======== Data records ========

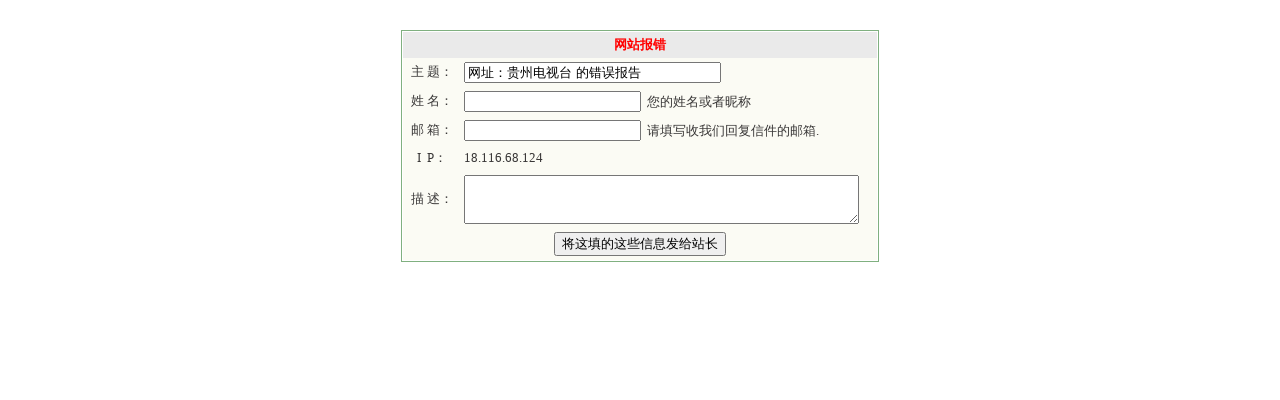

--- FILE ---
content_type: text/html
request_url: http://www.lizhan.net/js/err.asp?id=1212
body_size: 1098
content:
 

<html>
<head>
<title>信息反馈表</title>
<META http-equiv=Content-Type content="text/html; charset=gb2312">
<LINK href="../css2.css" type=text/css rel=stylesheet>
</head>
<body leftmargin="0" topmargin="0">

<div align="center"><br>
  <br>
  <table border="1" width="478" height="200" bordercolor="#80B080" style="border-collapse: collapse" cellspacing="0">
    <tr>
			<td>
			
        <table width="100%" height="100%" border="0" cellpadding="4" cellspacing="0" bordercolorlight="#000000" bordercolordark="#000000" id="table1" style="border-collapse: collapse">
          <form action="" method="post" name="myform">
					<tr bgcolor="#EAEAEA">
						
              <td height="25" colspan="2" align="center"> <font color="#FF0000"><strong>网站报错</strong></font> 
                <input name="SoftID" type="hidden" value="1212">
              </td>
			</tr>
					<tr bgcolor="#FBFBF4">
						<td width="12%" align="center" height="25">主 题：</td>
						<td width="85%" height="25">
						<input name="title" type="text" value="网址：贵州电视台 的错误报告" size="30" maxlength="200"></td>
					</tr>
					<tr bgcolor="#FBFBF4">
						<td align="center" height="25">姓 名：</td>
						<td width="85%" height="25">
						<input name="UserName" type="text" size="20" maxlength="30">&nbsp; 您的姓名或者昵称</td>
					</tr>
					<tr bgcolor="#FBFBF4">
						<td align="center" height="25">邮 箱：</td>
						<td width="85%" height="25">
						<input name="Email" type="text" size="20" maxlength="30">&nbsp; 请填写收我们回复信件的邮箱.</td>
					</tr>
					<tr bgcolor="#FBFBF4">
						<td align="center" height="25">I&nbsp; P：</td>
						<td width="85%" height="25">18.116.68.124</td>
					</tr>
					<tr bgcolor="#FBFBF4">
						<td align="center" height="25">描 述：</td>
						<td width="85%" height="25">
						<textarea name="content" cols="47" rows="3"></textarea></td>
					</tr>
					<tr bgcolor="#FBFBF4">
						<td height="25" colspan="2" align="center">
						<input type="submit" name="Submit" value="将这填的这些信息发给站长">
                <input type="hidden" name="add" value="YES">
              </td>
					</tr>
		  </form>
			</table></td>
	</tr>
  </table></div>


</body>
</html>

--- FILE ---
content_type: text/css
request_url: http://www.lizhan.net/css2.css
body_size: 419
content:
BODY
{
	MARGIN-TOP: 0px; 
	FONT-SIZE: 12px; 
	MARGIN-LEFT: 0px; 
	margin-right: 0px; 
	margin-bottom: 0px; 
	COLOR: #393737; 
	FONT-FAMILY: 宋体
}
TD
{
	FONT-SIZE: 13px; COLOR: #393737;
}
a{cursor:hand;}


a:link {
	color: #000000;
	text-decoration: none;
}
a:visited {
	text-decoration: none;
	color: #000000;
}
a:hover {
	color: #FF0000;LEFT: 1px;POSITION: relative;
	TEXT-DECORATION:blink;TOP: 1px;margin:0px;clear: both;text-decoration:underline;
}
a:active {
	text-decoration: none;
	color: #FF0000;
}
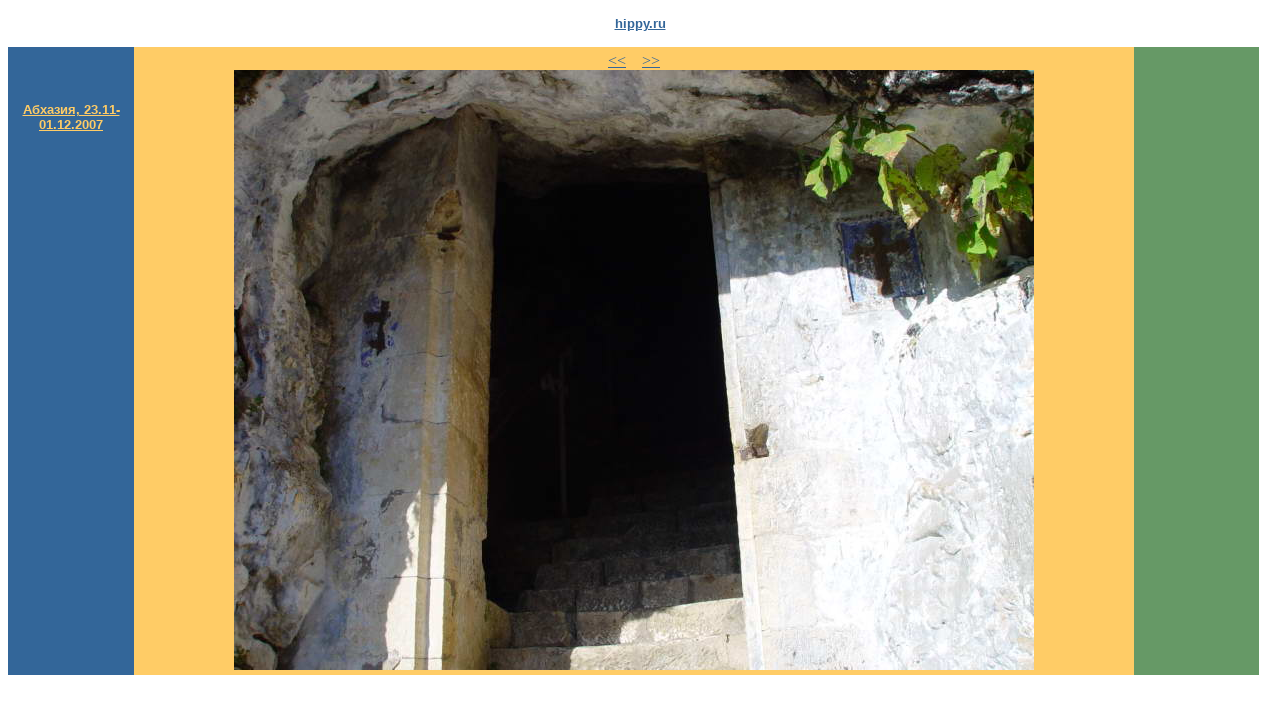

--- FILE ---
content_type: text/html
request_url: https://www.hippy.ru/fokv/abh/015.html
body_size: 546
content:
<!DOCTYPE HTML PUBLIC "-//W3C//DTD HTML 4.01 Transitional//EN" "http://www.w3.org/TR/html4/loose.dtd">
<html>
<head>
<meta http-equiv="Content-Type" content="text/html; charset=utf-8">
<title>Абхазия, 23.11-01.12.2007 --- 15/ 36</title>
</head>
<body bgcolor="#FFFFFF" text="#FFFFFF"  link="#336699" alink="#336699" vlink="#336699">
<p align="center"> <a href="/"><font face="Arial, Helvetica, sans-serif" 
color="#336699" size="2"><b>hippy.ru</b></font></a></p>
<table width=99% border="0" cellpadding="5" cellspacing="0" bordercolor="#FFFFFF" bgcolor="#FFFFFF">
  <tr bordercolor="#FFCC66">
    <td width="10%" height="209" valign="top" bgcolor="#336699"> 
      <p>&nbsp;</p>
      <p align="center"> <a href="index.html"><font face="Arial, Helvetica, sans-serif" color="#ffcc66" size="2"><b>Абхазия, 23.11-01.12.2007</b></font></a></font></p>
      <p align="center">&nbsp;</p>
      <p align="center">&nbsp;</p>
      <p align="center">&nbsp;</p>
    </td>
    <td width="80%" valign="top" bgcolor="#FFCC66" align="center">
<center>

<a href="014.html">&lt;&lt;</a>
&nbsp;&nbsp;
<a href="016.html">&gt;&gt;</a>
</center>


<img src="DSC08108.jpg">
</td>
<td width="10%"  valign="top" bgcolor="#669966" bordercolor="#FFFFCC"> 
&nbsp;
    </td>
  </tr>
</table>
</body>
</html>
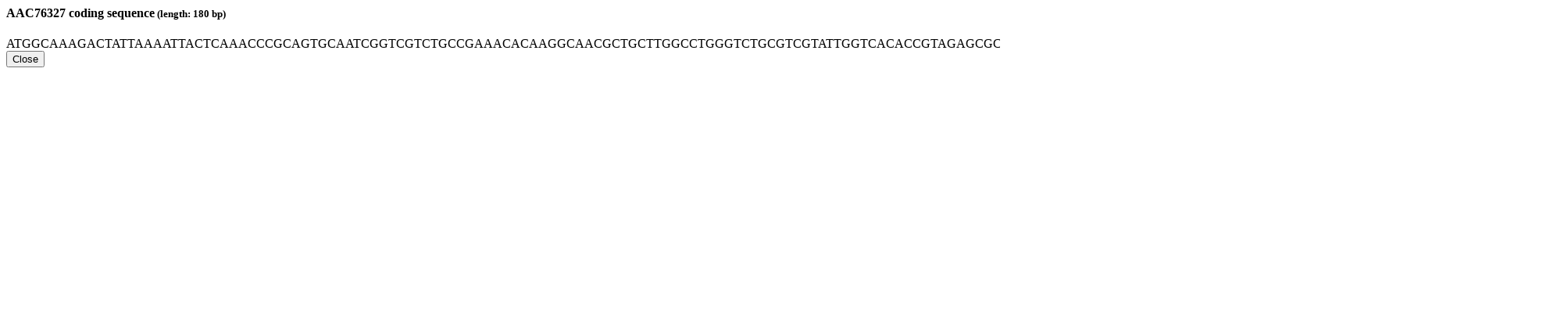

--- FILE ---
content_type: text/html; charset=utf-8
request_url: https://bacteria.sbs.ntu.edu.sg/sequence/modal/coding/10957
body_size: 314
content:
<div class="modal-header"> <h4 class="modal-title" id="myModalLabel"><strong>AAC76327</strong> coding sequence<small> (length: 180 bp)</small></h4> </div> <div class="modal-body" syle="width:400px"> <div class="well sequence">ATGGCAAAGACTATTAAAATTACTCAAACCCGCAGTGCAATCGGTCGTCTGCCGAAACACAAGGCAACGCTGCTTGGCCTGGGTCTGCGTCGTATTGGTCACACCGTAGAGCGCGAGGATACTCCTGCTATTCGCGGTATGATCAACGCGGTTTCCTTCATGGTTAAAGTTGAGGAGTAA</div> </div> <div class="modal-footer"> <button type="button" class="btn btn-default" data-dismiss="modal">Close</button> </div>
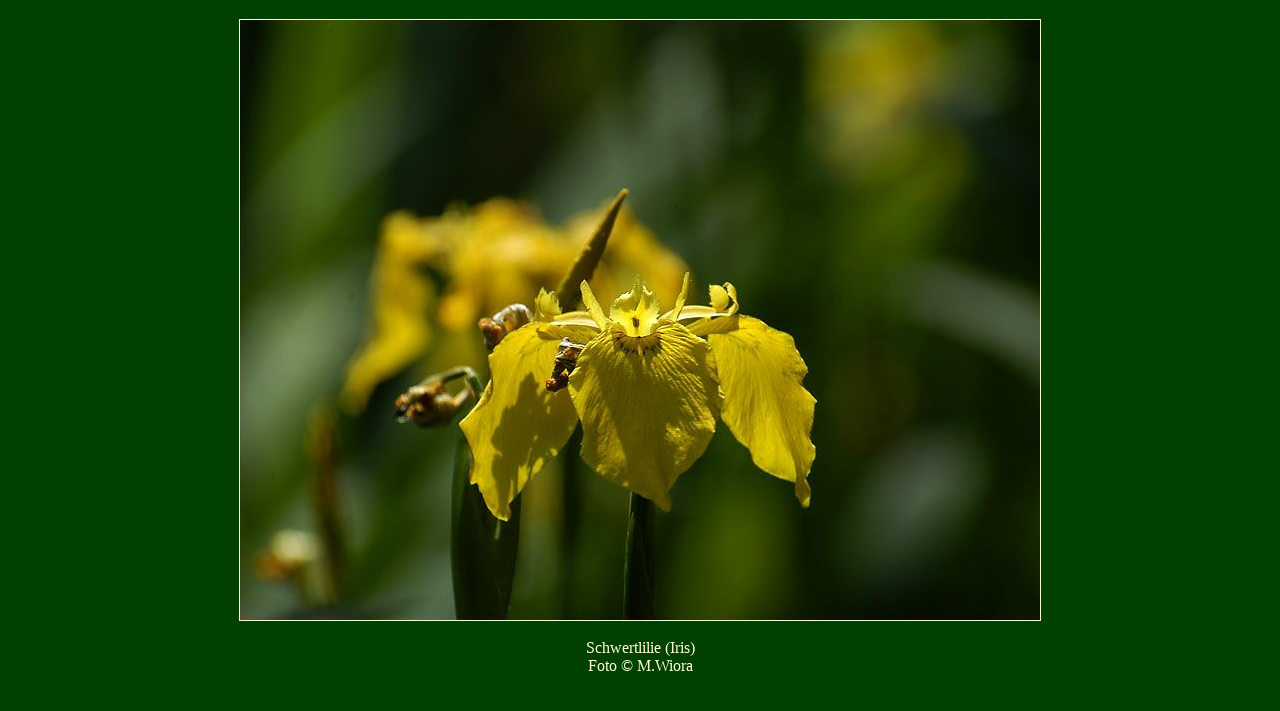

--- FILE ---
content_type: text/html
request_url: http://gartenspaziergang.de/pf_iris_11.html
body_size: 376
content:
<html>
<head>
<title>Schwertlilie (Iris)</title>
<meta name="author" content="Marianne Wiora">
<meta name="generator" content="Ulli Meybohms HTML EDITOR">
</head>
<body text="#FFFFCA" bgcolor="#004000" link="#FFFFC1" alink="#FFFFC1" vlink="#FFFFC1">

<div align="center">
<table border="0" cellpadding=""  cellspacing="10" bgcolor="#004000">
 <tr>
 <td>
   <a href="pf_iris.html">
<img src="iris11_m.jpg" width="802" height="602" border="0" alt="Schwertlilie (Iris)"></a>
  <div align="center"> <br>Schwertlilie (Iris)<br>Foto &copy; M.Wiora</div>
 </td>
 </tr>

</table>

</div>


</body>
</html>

========

Try it: The entries above need to be printed again exactly; please exclude all pictures.

Answer box:
--- FILE ---
content_type: text/html
request_url: http://www.lizhan.net/js/err.asp?id=1212
body_size: 1098
content:
 

<html>
<head>
<title>信息反馈表</title>
<META http-equiv=Content-Type content="text/html; charset=gb2312">
<LINK href="../css2.css" type=text/css rel=stylesheet>
</head>
<body leftmargin="0" topmargin="0">

<div align="center"><br>
  <br>
  <table border="1" width="478" height="200" bordercolor="#80B080" style="border-collapse: collapse" cellspacing="0">
    <tr>
			<td>
			
        <table width="100%" height="100%" border="0" cellpadding="4" cellspacing="0" bordercolorlight="#000000" bordercolordark="#000000" id="table1" style="border-collapse: collapse">
          <form action="" method="post" name="myform">
					<tr bgcolor="#EAEAEA">
						
              <td height="25" colspan="2" align="center"> <font color="#FF0000"><strong>网站报错</strong></font> 
                <input name="SoftID" type="hidden" value="1212">
              </td>
			</tr>
					<tr bgcolor="#FBFBF4">
						<td width="12%" align="center" height="25">主 题：</td>
						<td width="85%" height="25">
						<input name="title" type="text" value="网址：贵州电视台 的错误报告" size="30" maxlength="200"></td>
					</tr>
					<tr bgcolor="#FBFBF4">
						<td align="center" height="25">姓 名：</td>
						<td width="85%" height="25">
						<input name="UserName" type="text" size="20" maxlength="30">&nbsp; 您的姓名或者昵称</td>
					</tr>
					<tr bgcolor="#FBFBF4">
						<td align="center" height="25">邮 箱：</td>
						<td width="85%" height="25">
						<input name="Email" type="text" size="20" maxlength="30">&nbsp; 请填写收我们回复信件的邮箱.</td>
					</tr>
					<tr bgcolor="#FBFBF4">
						<td align="center" height="25">I&nbsp; P：</td>
						<td width="85%" height="25">18.116.68.124</td>
					</tr>
					<tr bgcolor="#FBFBF4">
						<td align="center" height="25">描 述：</td>
						<td width="85%" height="25">
						<textarea name="content" cols="47" rows="3"></textarea></td>
					</tr>
					<tr bgcolor="#FBFBF4">
						<td height="25" colspan="2" align="center">
						<input type="submit" name="Submit" value="将这填的这些信息发给站长">
                <input type="hidden" name="add" value="YES">
              </td>
					</tr>
		  </form>
			</table></td>
	</tr>
  </table></div>


</body>
</html>

--- FILE ---
content_type: text/css
request_url: http://www.lizhan.net/css2.css
body_size: 419
content:
BODY
{
	MARGIN-TOP: 0px; 
	FONT-SIZE: 12px; 
	MARGIN-LEFT: 0px; 
	margin-right: 0px; 
	margin-bottom: 0px; 
	COLOR: #393737; 
	FONT-FAMILY: 宋体
}
TD
{
	FONT-SIZE: 13px; COLOR: #393737;
}
a{cursor:hand;}


a:link {
	color: #000000;
	text-decoration: none;
}
a:visited {
	text-decoration: none;
	color: #000000;
}
a:hover {
	color: #FF0000;LEFT: 1px;POSITION: relative;
	TEXT-DECORATION:blink;TOP: 1px;margin:0px;clear: both;text-decoration:underline;
}
a:active {
	text-decoration: none;
	color: #FF0000;
}

--- FILE ---
content_type: text/html
request_url: https://www.hippy.ru/fokv/abh/015.html
body_size: 546
content:
<!DOCTYPE HTML PUBLIC "-//W3C//DTD HTML 4.01 Transitional//EN" "http://www.w3.org/TR/html4/loose.dtd">
<html>
<head>
<meta http-equiv="Content-Type" content="text/html; charset=utf-8">
<title>Абхазия, 23.11-01.12.2007 --- 15/ 36</title>
</head>
<body bgcolor="#FFFFFF" text="#FFFFFF"  link="#336699" alink="#336699" vlink="#336699">
<p align="center"> <a href="/"><font face="Arial, Helvetica, sans-serif" 
color="#336699" size="2"><b>hippy.ru</b></font></a></p>
<table width=99% border="0" cellpadding="5" cellspacing="0" bordercolor="#FFFFFF" bgcolor="#FFFFFF">
  <tr bordercolor="#FFCC66">
    <td width="10%" height="209" valign="top" bgcolor="#336699"> 
      <p>&nbsp;</p>
      <p align="center"> <a href="index.html"><font face="Arial, Helvetica, sans-serif" color="#ffcc66" size="2"><b>Абхазия, 23.11-01.12.2007</b></font></a></font></p>
      <p align="center">&nbsp;</p>
      <p align="center">&nbsp;</p>
      <p align="center">&nbsp;</p>
    </td>
    <td width="80%" valign="top" bgcolor="#FFCC66" align="center">
<center>

<a href="014.html">&lt;&lt;</a>
&nbsp;&nbsp;
<a href="016.html">&gt;&gt;</a>
</center>


<img src="DSC08108.jpg">
</td>
<td width="10%"  valign="top" bgcolor="#669966" bordercolor="#FFFFCC"> 
&nbsp;
    </td>
  </tr>
</table>
</body>
</html>

--- FILE ---
content_type: text/html; charset=utf-8
request_url: https://bacteria.sbs.ntu.edu.sg/sequence/modal/coding/10957
body_size: 314
content:
<div class="modal-header"> <h4 class="modal-title" id="myModalLabel"><strong>AAC76327</strong> coding sequence<small> (length: 180 bp)</small></h4> </div> <div class="modal-body" syle="width:400px"> <div class="well sequence">ATGGCAAAGACTATTAAAATTACTCAAACCCGCAGTGCAATCGGTCGTCTGCCGAAACACAAGGCAACGCTGCTTGGCCTGGGTCTGCGTCGTATTGGTCACACCGTAGAGCGCGAGGATACTCCTGCTATTCGCGGTATGATCAACGCGGTTTCCTTCATGGTTAAAGTTGAGGAGTAA</div> </div> <div class="modal-footer"> <button type="button" class="btn btn-default" data-dismiss="modal">Close</button> </div>

--- FILE ---
content_type: text/html
request_url: http://gartenspaziergang.de/pf_iris_11.html
body_size: 376
content:
<html>
<head>
<title>Schwertlilie (Iris)</title>
<meta name="author" content="Marianne Wiora">
<meta name="generator" content="Ulli Meybohms HTML EDITOR">
</head>
<body text="#FFFFCA" bgcolor="#004000" link="#FFFFC1" alink="#FFFFC1" vlink="#FFFFC1">

<div align="center">
<table border="0" cellpadding=""  cellspacing="10" bgcolor="#004000">
 <tr>
 <td>
   <a href="pf_iris.html">
<img src="iris11_m.jpg" width="802" height="602" border="0" alt="Schwertlilie (Iris)"></a>
  <div align="center"> <br>Schwertlilie (Iris)<br>Foto &copy; M.Wiora</div>
 </td>
 </tr>

</table>

</div>


</body>
</html>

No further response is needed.